Yapılacak görev:
Çin'in üretimden dolaşıma yönelişini anlatan metni son cümlesinden itibaren sürdürün.

Sayfa alıntısı:
----
Pekin de kâr oranlarını yüksek tutmak ve artı-değeri realize etmek için üretimden çok dolaşıma yoğunlaşmaya başlamış durumda. Çin ilk olarak Tek Kuşak Tek Yol (TKTY) ile Asya ve Afrika başta olmak üzere Avrupa’da özellikle altyapı yatırımlarına hız veriyor. Pekin bu yatırımlarla ticaret blokları oluşturarak kendi metaları için pazar yaratmayı da amaçlıyor. Nitekim Çinli BYD şirketi elektrikli otomobil üretiminde birinci olarak “Batı”nın otomotiv sektöründeki tekelini kırdı. 

Bununla birlikte Çinli Alibaba sitesinden sonra Temu sitesi de e-ticarette öne çıktı ve geçtiğimiz yıl dünyanın en çok ziyaret edilen ikinci e-ticaret sitesi oldu. Ayrıyeten Çinli satıcıların Amazon sitesindeki pazar paylarının da yüzde 50’nin üzerine çıktığı düşünüldüğünde Pekin’in “dolaşıma” da hâkim olmaya başladığı görülüyor.
----
Veri kümesi içeriği:
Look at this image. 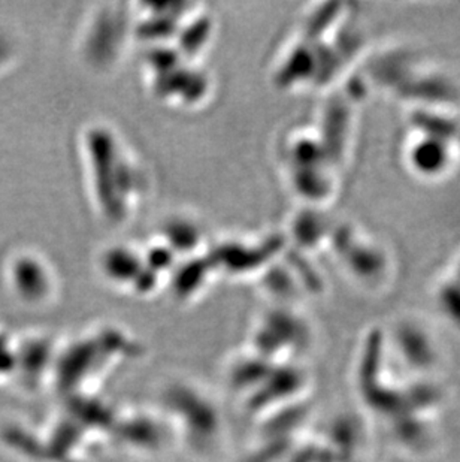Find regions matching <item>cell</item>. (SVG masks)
Returning a JSON list of instances; mask_svg holds the SVG:
<instances>
[{
  "label": "cell",
  "mask_w": 460,
  "mask_h": 462,
  "mask_svg": "<svg viewBox=\"0 0 460 462\" xmlns=\"http://www.w3.org/2000/svg\"><path fill=\"white\" fill-rule=\"evenodd\" d=\"M117 132L102 122L88 123L79 131L78 153L88 199L100 218L109 223L126 220L135 209L136 166Z\"/></svg>",
  "instance_id": "6da1fadb"
},
{
  "label": "cell",
  "mask_w": 460,
  "mask_h": 462,
  "mask_svg": "<svg viewBox=\"0 0 460 462\" xmlns=\"http://www.w3.org/2000/svg\"><path fill=\"white\" fill-rule=\"evenodd\" d=\"M54 262L35 245H14L0 257V280L6 292L29 309L47 307L60 292Z\"/></svg>",
  "instance_id": "7a4b0ae2"
},
{
  "label": "cell",
  "mask_w": 460,
  "mask_h": 462,
  "mask_svg": "<svg viewBox=\"0 0 460 462\" xmlns=\"http://www.w3.org/2000/svg\"><path fill=\"white\" fill-rule=\"evenodd\" d=\"M122 14L111 6H97L84 20L78 35L79 56L95 69H106L117 54Z\"/></svg>",
  "instance_id": "3957f363"
},
{
  "label": "cell",
  "mask_w": 460,
  "mask_h": 462,
  "mask_svg": "<svg viewBox=\"0 0 460 462\" xmlns=\"http://www.w3.org/2000/svg\"><path fill=\"white\" fill-rule=\"evenodd\" d=\"M20 57L17 42L8 32L0 31V77L13 69Z\"/></svg>",
  "instance_id": "277c9868"
}]
</instances>
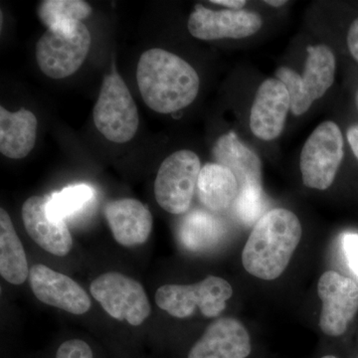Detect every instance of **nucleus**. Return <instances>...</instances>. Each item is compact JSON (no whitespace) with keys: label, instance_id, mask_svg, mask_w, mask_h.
<instances>
[{"label":"nucleus","instance_id":"10","mask_svg":"<svg viewBox=\"0 0 358 358\" xmlns=\"http://www.w3.org/2000/svg\"><path fill=\"white\" fill-rule=\"evenodd\" d=\"M317 294L322 308L320 327L329 336H341L358 312V286L350 278L336 271L320 277Z\"/></svg>","mask_w":358,"mask_h":358},{"label":"nucleus","instance_id":"19","mask_svg":"<svg viewBox=\"0 0 358 358\" xmlns=\"http://www.w3.org/2000/svg\"><path fill=\"white\" fill-rule=\"evenodd\" d=\"M239 185L232 171L218 164H207L200 171L197 193L208 210L222 212L234 204Z\"/></svg>","mask_w":358,"mask_h":358},{"label":"nucleus","instance_id":"18","mask_svg":"<svg viewBox=\"0 0 358 358\" xmlns=\"http://www.w3.org/2000/svg\"><path fill=\"white\" fill-rule=\"evenodd\" d=\"M218 164L227 167L236 178L239 188L247 185H261V160L241 143L236 134H223L212 150Z\"/></svg>","mask_w":358,"mask_h":358},{"label":"nucleus","instance_id":"13","mask_svg":"<svg viewBox=\"0 0 358 358\" xmlns=\"http://www.w3.org/2000/svg\"><path fill=\"white\" fill-rule=\"evenodd\" d=\"M291 110L288 90L277 78H270L259 87L251 114L250 129L257 138L272 141L282 134Z\"/></svg>","mask_w":358,"mask_h":358},{"label":"nucleus","instance_id":"15","mask_svg":"<svg viewBox=\"0 0 358 358\" xmlns=\"http://www.w3.org/2000/svg\"><path fill=\"white\" fill-rule=\"evenodd\" d=\"M251 352L246 327L239 320L222 317L207 327L187 358H247Z\"/></svg>","mask_w":358,"mask_h":358},{"label":"nucleus","instance_id":"14","mask_svg":"<svg viewBox=\"0 0 358 358\" xmlns=\"http://www.w3.org/2000/svg\"><path fill=\"white\" fill-rule=\"evenodd\" d=\"M49 197L32 196L22 205V220L33 241L52 255L64 257L73 246L67 224L47 213Z\"/></svg>","mask_w":358,"mask_h":358},{"label":"nucleus","instance_id":"12","mask_svg":"<svg viewBox=\"0 0 358 358\" xmlns=\"http://www.w3.org/2000/svg\"><path fill=\"white\" fill-rule=\"evenodd\" d=\"M29 282L36 298L46 305L73 315H84L91 308L88 294L78 282L47 266H33L29 271Z\"/></svg>","mask_w":358,"mask_h":358},{"label":"nucleus","instance_id":"28","mask_svg":"<svg viewBox=\"0 0 358 358\" xmlns=\"http://www.w3.org/2000/svg\"><path fill=\"white\" fill-rule=\"evenodd\" d=\"M346 136H348V141L350 147H352L353 154L358 159V124L350 127L348 133H346Z\"/></svg>","mask_w":358,"mask_h":358},{"label":"nucleus","instance_id":"26","mask_svg":"<svg viewBox=\"0 0 358 358\" xmlns=\"http://www.w3.org/2000/svg\"><path fill=\"white\" fill-rule=\"evenodd\" d=\"M343 248L350 270L358 278V234L346 233L343 235Z\"/></svg>","mask_w":358,"mask_h":358},{"label":"nucleus","instance_id":"11","mask_svg":"<svg viewBox=\"0 0 358 358\" xmlns=\"http://www.w3.org/2000/svg\"><path fill=\"white\" fill-rule=\"evenodd\" d=\"M262 17L248 10H211L201 4L195 6L188 18V31L200 40L242 39L261 29Z\"/></svg>","mask_w":358,"mask_h":358},{"label":"nucleus","instance_id":"30","mask_svg":"<svg viewBox=\"0 0 358 358\" xmlns=\"http://www.w3.org/2000/svg\"><path fill=\"white\" fill-rule=\"evenodd\" d=\"M265 2L268 6L274 7H281L288 3V1H285V0H268V1L267 0V1Z\"/></svg>","mask_w":358,"mask_h":358},{"label":"nucleus","instance_id":"27","mask_svg":"<svg viewBox=\"0 0 358 358\" xmlns=\"http://www.w3.org/2000/svg\"><path fill=\"white\" fill-rule=\"evenodd\" d=\"M348 45L353 58L358 62V18L353 21L348 30Z\"/></svg>","mask_w":358,"mask_h":358},{"label":"nucleus","instance_id":"6","mask_svg":"<svg viewBox=\"0 0 358 358\" xmlns=\"http://www.w3.org/2000/svg\"><path fill=\"white\" fill-rule=\"evenodd\" d=\"M93 117L98 131L113 143H128L136 136L140 124L138 107L117 73L103 79Z\"/></svg>","mask_w":358,"mask_h":358},{"label":"nucleus","instance_id":"20","mask_svg":"<svg viewBox=\"0 0 358 358\" xmlns=\"http://www.w3.org/2000/svg\"><path fill=\"white\" fill-rule=\"evenodd\" d=\"M0 274L13 285L23 284L29 275L24 249L10 216L2 208L0 209Z\"/></svg>","mask_w":358,"mask_h":358},{"label":"nucleus","instance_id":"8","mask_svg":"<svg viewBox=\"0 0 358 358\" xmlns=\"http://www.w3.org/2000/svg\"><path fill=\"white\" fill-rule=\"evenodd\" d=\"M201 164L192 150L173 152L162 162L155 182L157 203L171 214L188 211L194 195Z\"/></svg>","mask_w":358,"mask_h":358},{"label":"nucleus","instance_id":"9","mask_svg":"<svg viewBox=\"0 0 358 358\" xmlns=\"http://www.w3.org/2000/svg\"><path fill=\"white\" fill-rule=\"evenodd\" d=\"M92 296L110 317L141 326L150 315L147 294L140 282L120 273H107L96 278L90 286Z\"/></svg>","mask_w":358,"mask_h":358},{"label":"nucleus","instance_id":"17","mask_svg":"<svg viewBox=\"0 0 358 358\" xmlns=\"http://www.w3.org/2000/svg\"><path fill=\"white\" fill-rule=\"evenodd\" d=\"M36 115L29 110L9 112L0 107V152L13 159H24L31 152L37 138Z\"/></svg>","mask_w":358,"mask_h":358},{"label":"nucleus","instance_id":"32","mask_svg":"<svg viewBox=\"0 0 358 358\" xmlns=\"http://www.w3.org/2000/svg\"><path fill=\"white\" fill-rule=\"evenodd\" d=\"M357 102H358V94H357Z\"/></svg>","mask_w":358,"mask_h":358},{"label":"nucleus","instance_id":"31","mask_svg":"<svg viewBox=\"0 0 358 358\" xmlns=\"http://www.w3.org/2000/svg\"><path fill=\"white\" fill-rule=\"evenodd\" d=\"M322 358H338V357H334V355H326V357H322Z\"/></svg>","mask_w":358,"mask_h":358},{"label":"nucleus","instance_id":"22","mask_svg":"<svg viewBox=\"0 0 358 358\" xmlns=\"http://www.w3.org/2000/svg\"><path fill=\"white\" fill-rule=\"evenodd\" d=\"M95 199V190L87 185L69 186L49 197L47 213L51 217L66 220L84 210Z\"/></svg>","mask_w":358,"mask_h":358},{"label":"nucleus","instance_id":"3","mask_svg":"<svg viewBox=\"0 0 358 358\" xmlns=\"http://www.w3.org/2000/svg\"><path fill=\"white\" fill-rule=\"evenodd\" d=\"M92 36L82 21H69L49 28L36 44V62L52 79H64L76 73L86 60Z\"/></svg>","mask_w":358,"mask_h":358},{"label":"nucleus","instance_id":"5","mask_svg":"<svg viewBox=\"0 0 358 358\" xmlns=\"http://www.w3.org/2000/svg\"><path fill=\"white\" fill-rule=\"evenodd\" d=\"M232 294L229 282L209 275L196 284L164 285L155 293V301L159 308L178 319L192 317L197 308L204 317H214L225 310L226 301Z\"/></svg>","mask_w":358,"mask_h":358},{"label":"nucleus","instance_id":"2","mask_svg":"<svg viewBox=\"0 0 358 358\" xmlns=\"http://www.w3.org/2000/svg\"><path fill=\"white\" fill-rule=\"evenodd\" d=\"M300 219L288 209H273L254 226L242 252L250 275L265 281L278 279L288 267L300 244Z\"/></svg>","mask_w":358,"mask_h":358},{"label":"nucleus","instance_id":"24","mask_svg":"<svg viewBox=\"0 0 358 358\" xmlns=\"http://www.w3.org/2000/svg\"><path fill=\"white\" fill-rule=\"evenodd\" d=\"M265 205L262 185H247L239 188L233 206L238 219L246 225H252L264 215Z\"/></svg>","mask_w":358,"mask_h":358},{"label":"nucleus","instance_id":"29","mask_svg":"<svg viewBox=\"0 0 358 358\" xmlns=\"http://www.w3.org/2000/svg\"><path fill=\"white\" fill-rule=\"evenodd\" d=\"M211 2L214 4L228 7L231 10H242L246 4V1L244 0H212Z\"/></svg>","mask_w":358,"mask_h":358},{"label":"nucleus","instance_id":"23","mask_svg":"<svg viewBox=\"0 0 358 358\" xmlns=\"http://www.w3.org/2000/svg\"><path fill=\"white\" fill-rule=\"evenodd\" d=\"M91 13L92 7L83 0H44L37 9L39 20L48 29L69 21L83 20Z\"/></svg>","mask_w":358,"mask_h":358},{"label":"nucleus","instance_id":"4","mask_svg":"<svg viewBox=\"0 0 358 358\" xmlns=\"http://www.w3.org/2000/svg\"><path fill=\"white\" fill-rule=\"evenodd\" d=\"M336 67L333 51L326 45H317L308 48V58L301 76L288 67L277 70L275 77L288 90L291 110L294 115L305 114L313 103L331 88Z\"/></svg>","mask_w":358,"mask_h":358},{"label":"nucleus","instance_id":"7","mask_svg":"<svg viewBox=\"0 0 358 358\" xmlns=\"http://www.w3.org/2000/svg\"><path fill=\"white\" fill-rule=\"evenodd\" d=\"M343 159V138L336 122H322L301 150L300 167L308 187L326 190L333 185Z\"/></svg>","mask_w":358,"mask_h":358},{"label":"nucleus","instance_id":"16","mask_svg":"<svg viewBox=\"0 0 358 358\" xmlns=\"http://www.w3.org/2000/svg\"><path fill=\"white\" fill-rule=\"evenodd\" d=\"M105 216L115 241L124 247L145 243L154 219L145 204L133 199L114 200L106 205Z\"/></svg>","mask_w":358,"mask_h":358},{"label":"nucleus","instance_id":"25","mask_svg":"<svg viewBox=\"0 0 358 358\" xmlns=\"http://www.w3.org/2000/svg\"><path fill=\"white\" fill-rule=\"evenodd\" d=\"M56 358H94V355L88 343L81 339H70L58 348Z\"/></svg>","mask_w":358,"mask_h":358},{"label":"nucleus","instance_id":"21","mask_svg":"<svg viewBox=\"0 0 358 358\" xmlns=\"http://www.w3.org/2000/svg\"><path fill=\"white\" fill-rule=\"evenodd\" d=\"M223 233V224L218 218L208 212L195 210L183 219L178 234L186 249L202 251L217 244Z\"/></svg>","mask_w":358,"mask_h":358},{"label":"nucleus","instance_id":"1","mask_svg":"<svg viewBox=\"0 0 358 358\" xmlns=\"http://www.w3.org/2000/svg\"><path fill=\"white\" fill-rule=\"evenodd\" d=\"M136 81L145 105L159 114L185 109L196 99L200 87L199 74L189 63L159 48L143 52Z\"/></svg>","mask_w":358,"mask_h":358}]
</instances>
----
Görev yanıtı:
Bütün bunlara Çin’in döviz rezervlerinin artmaya devam ederek 3 trilyon doları geçtiği de eklendiğinde Pekin’in ekonomik gücünün dünya kapitalizmi için vazgeçilmez olduğu ortaya çıkıyor. Ve Çin’in önümüzdeki dönemde yürüteceği politikaları ekonomik gücüne dayandırarak bir adım daha ileri gideceğine de. 

Ve bu bağlamda “yeni” başkan Trump’ın söylemlerinde sürekli Çin’i, ekonomiyi ve vergileri vurgulaması tesadüf olmuyor.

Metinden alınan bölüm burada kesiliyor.